TEXTE RETENU:
-- -- --

Myriam Frégonèse est née à Vichy dans l’Allier. Elle a longtemps travaillé avec les adolescents à travers d’ateliers d’écriture et dirige aujourd’hui un hôpital psychiatrique.
Voici un roman dont la signification dépasse les révélations, Recoudre la nuit traite de l’identité et des troubles identitaires.
Violaine intimement persuadée d’être juive a cousu une étoile jaune sur son manteau. Sa mère la place en hôpital psychiatrique pour la protéger de sa folie car voilà dehors c’est la guerre, l’Occupation. À l’Asile, c’est l’horreur, les nazis laissent les pensionnaires des hôpitaux psychiatriques crever de faim. Terriblement affaiblis, ils offrent un spectacle de misère psychologique et physiologique. Violaine occupée à combattre ses démons survole cette période effroyable car sa force réside dans sa déraison, elle avance, trouve des réponses et découvre l’amour.
Myriam Frégonèse a placé la folie au cœur de son roman, la folie de Violaine, la folie de la guerre et la folie du gouvernement en place qui décide de passer sous silence l’enfer des établissements psychiatriques.
Est-ce que « Recoudre la nuit » est votre premier livre ?
Recoudre la nuit est mon premier roman publié. Avant cela j’ai écrit d’autres textes non publiés. La route est longue avant la première publication. C’est une épreuve de réalité et une mise à l’épreuve du désir d’écrire à la fois. Le titre du roman m’a été inspiré par la citation de Jaccottet qui est en exergue. Cela faisait écho à la question de la couture de l’étoile qui permet à Violaine de sortir un peu, tout du moins de manière singulière, de sa nuit psychique.
Quels sont les thèmes que vous développez dans votre livre et quels sont ceux qui vous tiennent le plus à cœur ?
Le thème central de ce livre est la question « Qui suis-je ? ». Chacun de mes personnages, et Violaine en premier lieu, tente de répondre à cette question, pour tenir dans ce monde insensé, ou pour refuser la fatalité. A partir de cette question, ça n’est pas tant un développement que j’ai voulu, qu’une traversée des relations humaines lorsque tout est fait pour que la vie s’arrête. Je me suis plongée dans le regard de Violaine, celui de Lorette et de tous les autres pour tenter de trouver quelque chose qui ramène à la vie, au désir, comprendre en quoi la folie, dans un tel contexte, fragilise et renforce à la fois. Les aliénés, j’en ai rencontré bon nombre, sont des soldats, leur courage et leur force sont remarquables. Je me suis permis d’entrer, le temps de quelques pages, dans leur logique humaine et poétique.

-- -- --

DONNÉES FOURNIES:
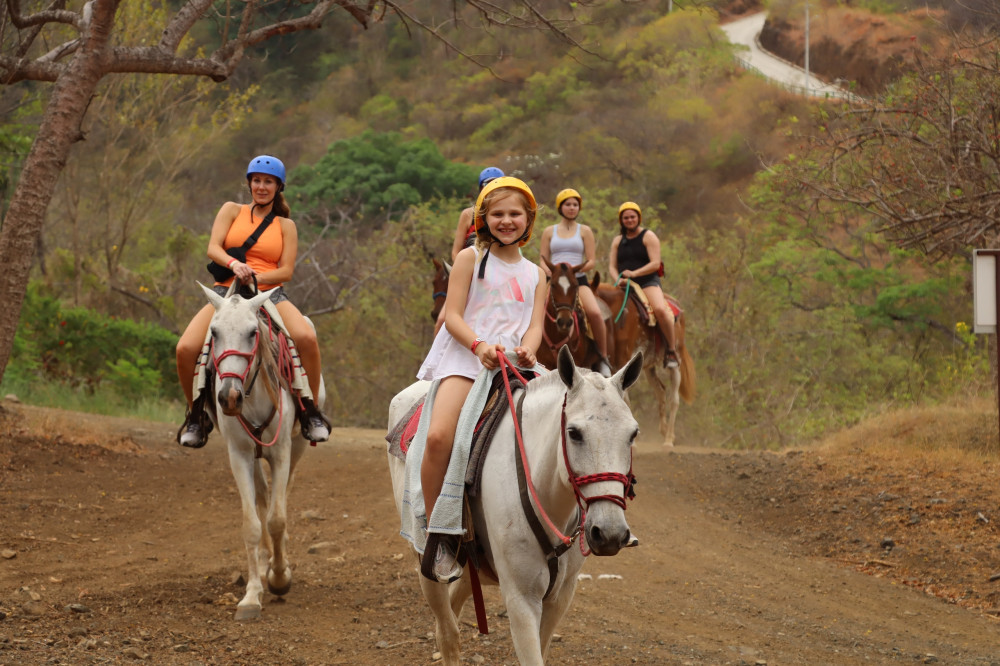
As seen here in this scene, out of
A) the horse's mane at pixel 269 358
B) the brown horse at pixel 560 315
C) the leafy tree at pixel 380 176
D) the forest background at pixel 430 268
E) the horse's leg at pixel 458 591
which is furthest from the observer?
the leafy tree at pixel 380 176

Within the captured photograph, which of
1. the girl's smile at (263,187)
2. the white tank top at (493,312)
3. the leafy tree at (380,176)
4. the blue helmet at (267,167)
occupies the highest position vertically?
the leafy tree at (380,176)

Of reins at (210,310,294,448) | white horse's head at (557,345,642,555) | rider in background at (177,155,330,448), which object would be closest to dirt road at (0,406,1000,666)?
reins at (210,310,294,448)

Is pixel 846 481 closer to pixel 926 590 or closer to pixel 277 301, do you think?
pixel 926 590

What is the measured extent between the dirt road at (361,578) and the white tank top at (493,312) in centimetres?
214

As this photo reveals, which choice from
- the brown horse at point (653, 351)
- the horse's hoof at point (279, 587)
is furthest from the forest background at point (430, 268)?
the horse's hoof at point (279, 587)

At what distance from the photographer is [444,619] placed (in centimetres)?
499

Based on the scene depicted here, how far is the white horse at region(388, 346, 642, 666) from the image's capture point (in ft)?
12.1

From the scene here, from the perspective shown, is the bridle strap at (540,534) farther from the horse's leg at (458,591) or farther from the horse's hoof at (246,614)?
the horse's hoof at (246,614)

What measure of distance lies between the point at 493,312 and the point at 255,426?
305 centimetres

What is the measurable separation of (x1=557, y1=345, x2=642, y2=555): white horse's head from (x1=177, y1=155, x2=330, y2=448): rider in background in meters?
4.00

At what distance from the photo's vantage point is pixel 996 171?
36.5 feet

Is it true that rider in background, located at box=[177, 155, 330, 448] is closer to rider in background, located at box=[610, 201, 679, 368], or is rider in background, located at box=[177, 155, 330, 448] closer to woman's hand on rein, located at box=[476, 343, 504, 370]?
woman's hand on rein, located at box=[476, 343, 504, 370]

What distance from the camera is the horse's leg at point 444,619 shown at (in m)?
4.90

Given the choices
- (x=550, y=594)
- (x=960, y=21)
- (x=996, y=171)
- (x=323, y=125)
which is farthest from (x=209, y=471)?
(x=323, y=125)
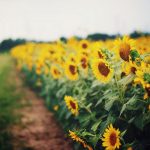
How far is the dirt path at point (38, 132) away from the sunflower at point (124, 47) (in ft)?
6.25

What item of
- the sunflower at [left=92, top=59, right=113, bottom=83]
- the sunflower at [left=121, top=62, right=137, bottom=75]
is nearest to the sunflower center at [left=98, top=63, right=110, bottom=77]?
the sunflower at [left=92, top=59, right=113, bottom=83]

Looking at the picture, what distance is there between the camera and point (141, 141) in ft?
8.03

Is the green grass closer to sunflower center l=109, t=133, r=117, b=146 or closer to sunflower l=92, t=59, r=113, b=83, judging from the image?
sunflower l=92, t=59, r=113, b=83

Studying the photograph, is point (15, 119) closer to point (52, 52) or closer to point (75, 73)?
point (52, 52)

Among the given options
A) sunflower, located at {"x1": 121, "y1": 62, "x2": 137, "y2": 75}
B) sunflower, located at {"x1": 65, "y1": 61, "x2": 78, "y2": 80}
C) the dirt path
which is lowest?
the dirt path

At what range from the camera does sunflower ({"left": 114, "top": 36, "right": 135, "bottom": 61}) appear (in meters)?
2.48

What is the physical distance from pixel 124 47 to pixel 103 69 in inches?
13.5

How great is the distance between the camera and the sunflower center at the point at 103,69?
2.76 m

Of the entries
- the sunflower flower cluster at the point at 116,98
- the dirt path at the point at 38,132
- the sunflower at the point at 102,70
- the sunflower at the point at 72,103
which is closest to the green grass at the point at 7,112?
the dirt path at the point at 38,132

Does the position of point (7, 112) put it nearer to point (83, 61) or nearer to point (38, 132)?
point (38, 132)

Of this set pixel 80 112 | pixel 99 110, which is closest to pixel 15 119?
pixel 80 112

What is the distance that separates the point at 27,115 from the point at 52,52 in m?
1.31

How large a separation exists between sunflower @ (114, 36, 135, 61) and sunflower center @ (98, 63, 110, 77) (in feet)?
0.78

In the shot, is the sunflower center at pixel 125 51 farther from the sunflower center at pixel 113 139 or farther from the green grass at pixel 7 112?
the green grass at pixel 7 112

-- -- --

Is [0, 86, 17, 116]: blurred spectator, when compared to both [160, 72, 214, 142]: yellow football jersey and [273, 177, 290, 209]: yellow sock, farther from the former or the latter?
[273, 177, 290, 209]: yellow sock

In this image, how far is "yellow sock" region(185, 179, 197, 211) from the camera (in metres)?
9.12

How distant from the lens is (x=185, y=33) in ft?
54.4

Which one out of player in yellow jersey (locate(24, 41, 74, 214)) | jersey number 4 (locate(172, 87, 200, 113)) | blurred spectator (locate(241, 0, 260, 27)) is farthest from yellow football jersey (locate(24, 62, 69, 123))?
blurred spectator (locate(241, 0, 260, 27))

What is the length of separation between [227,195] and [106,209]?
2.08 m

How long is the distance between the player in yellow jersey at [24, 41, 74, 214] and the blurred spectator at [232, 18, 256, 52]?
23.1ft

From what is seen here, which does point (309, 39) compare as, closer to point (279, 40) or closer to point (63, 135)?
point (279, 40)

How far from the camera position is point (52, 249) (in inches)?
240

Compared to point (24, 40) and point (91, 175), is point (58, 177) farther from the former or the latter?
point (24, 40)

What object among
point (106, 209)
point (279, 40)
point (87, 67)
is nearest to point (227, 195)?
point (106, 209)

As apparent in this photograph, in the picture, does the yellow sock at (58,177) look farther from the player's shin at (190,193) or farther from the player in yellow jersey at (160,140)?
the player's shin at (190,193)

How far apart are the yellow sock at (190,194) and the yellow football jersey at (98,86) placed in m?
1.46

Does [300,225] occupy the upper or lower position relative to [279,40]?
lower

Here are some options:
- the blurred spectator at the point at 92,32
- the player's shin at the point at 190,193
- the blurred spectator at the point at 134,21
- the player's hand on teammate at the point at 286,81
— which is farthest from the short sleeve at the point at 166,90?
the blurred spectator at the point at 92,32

-- -- --

CONSIGNE:
Pourriez-vous reprendre le texte sur le roman « Recoudre la nuit » en le poursuivant après sa dernière phrase ? Les lignes ne sont d'aucune utilité ici.

RÉPONSE PROPOSÉE:
Comment avez-vous découvert cette histoire et dans quelles circonstances avez-vous décidé de la révéler dans un livre ?
Certains personnages, comme Violaine, Lorette et Marcel, sont mes « patients intérieurs », c’est-à-dire qu’ils sont le fruit d’une construction intime, clinique et romanesque à la fois. Je les ai immergés dans un contexte historique réel peu connu, celui des hôpitaux psychiatriques durant la seconde guerre mondiale, et les ai confrontés à de purs personnages littéraires, comme Dr Faure, Kurt ou Alter. Je n’ai pas découvert cette histoire dans une malle de famille ou dans les derniers propos d’un ancien sur son lit de mort. Elle n’a existé que sur ma scène psychique et pourtant les faits sont réels. J’en suis certaine. La réalité s’occupe toujours de dépasser notre imagination.
Des projets littéraires pour la rentrée ?
Le 6 Octobre une rencontre signature aura lieu à la Librairie à la Page rue Sornin à Vichy. À l’automne, j’ai une nouvelle à paraître dans un collectif pour les dix ans de Zonaires éditions. Ils avaient lancé un concours auquel j’ai participé il y a plusieurs mois. Sinon en ce moment je termine un second roman qui aura un tout autre décor, un propos différent, plus actuel, mais la question de la déraison y occupera encore une place de choix…on ne se refait pas. À chacun ses démons…
Recoudre la vie, Myriam Frégonèse, L’Oiseau parleur Editions,125 p , 15 euros.